Michelle thoroughly enjoys the clinical side of her specialty. For her, it comes down to taing a “good history” in order to tackle the “diagnostic dilemmas” she faces on a daily basis. Her description of a typical day is truly reflective of her university’s motto, “ancora imparo” (I am always learning). We learn lots about the perks of rheumatology, including the teams they interact with, and the cases encountered on the wards, which sound fascinating. Moreover, Michelle is able to delve into each in great detail with both the patient and their families. The constant opportunity to teach students and delve into research limits Prof Leech from getting “stuck in a rut”. Yet as with any specialty, dealing with patients can bring an emotional toll, especially in rheumatology where it can seem a “world of pain”.
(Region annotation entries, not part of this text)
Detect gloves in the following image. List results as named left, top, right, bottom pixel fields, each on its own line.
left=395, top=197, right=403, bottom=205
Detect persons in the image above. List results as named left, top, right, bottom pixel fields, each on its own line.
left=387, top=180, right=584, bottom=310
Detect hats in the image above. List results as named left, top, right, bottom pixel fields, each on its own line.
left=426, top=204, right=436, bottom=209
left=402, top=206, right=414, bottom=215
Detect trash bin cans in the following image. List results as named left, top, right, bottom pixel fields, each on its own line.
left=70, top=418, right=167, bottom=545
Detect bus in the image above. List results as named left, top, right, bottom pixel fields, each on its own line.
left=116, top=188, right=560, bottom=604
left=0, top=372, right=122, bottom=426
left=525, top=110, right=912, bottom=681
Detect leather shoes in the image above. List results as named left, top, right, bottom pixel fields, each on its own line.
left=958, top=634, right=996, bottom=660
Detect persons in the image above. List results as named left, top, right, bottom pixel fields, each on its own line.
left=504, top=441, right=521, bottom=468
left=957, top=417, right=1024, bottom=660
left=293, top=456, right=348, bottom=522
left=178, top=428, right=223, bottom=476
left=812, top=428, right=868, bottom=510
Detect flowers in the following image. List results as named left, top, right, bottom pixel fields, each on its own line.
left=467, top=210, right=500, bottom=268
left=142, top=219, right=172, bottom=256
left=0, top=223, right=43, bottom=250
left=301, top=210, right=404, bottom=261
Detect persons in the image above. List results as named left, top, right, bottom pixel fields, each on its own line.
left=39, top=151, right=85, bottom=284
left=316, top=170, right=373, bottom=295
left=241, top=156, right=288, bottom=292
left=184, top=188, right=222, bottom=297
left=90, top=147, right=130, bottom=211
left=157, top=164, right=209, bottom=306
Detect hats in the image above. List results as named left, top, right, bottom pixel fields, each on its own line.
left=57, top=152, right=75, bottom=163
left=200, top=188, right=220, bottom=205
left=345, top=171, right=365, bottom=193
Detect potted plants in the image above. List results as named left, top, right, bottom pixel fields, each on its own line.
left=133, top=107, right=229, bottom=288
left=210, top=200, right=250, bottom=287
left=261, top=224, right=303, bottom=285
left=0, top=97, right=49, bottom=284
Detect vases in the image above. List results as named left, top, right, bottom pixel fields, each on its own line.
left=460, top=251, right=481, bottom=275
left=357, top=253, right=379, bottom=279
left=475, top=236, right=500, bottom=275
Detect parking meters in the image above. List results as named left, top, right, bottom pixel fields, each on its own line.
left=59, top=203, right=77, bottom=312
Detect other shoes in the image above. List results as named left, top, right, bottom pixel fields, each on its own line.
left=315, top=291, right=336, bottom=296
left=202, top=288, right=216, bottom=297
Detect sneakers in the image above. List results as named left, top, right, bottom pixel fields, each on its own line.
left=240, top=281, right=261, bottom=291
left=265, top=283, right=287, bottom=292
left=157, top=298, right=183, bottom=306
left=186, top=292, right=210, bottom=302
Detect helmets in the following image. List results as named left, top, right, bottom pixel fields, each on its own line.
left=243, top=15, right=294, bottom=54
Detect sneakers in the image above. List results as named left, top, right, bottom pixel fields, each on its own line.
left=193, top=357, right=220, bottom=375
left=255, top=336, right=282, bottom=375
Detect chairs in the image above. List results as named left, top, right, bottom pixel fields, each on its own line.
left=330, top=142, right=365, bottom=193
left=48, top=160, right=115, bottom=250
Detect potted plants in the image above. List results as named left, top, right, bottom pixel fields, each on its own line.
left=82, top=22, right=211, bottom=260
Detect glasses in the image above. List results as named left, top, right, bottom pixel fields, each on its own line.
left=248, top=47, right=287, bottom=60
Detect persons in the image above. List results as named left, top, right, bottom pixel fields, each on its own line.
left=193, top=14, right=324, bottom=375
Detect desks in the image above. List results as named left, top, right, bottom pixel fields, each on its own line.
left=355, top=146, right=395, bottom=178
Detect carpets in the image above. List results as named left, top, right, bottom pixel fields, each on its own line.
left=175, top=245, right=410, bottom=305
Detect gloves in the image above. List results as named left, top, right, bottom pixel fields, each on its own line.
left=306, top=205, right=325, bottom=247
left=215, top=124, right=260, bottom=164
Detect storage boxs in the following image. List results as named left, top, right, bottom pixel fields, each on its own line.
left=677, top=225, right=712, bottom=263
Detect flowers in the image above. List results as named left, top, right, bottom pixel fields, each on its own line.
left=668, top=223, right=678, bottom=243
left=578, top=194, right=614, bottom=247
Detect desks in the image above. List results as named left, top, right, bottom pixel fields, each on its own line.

We talk at length about the “training bottleneck” troubling many specialties, its impact on rheumatology, and where the future of specialty training may lie (literally – and it’s not in hospitals!). Other ideas, such as dual training and flexible working hours, are explained to us by our wonderful mentor. Michelle also gives us fantastic insight into her pathway to being an academic professor and researcher, and how this has helped her clinical work.
Michelle’s advice to use students is to simply “have a rest!”. We debate the origin and future of the hypercompetitive state of medical school which she believes is up to us as a group to “dial up and down”. Her opinion is that work and life exist on a “continuum”, not as separate entities, and that we should pursue that which keeps us “energises, and causes [us] to energise others” rather than to fill out our CVs. Wise words! Work and life is a “continuum”. She also implored young doctors to admit their vulnerability and ignorance, to lean on those around them for support, and share our stories with colleagues, to foster a supportive community that will stay with us through our junior years (and beyond).
Lots of interaction with ortho, ID, haem, resp.
If you have any other questions you’d like us to ask Dr Michelle Leech, fill out the form below or shoot us a message!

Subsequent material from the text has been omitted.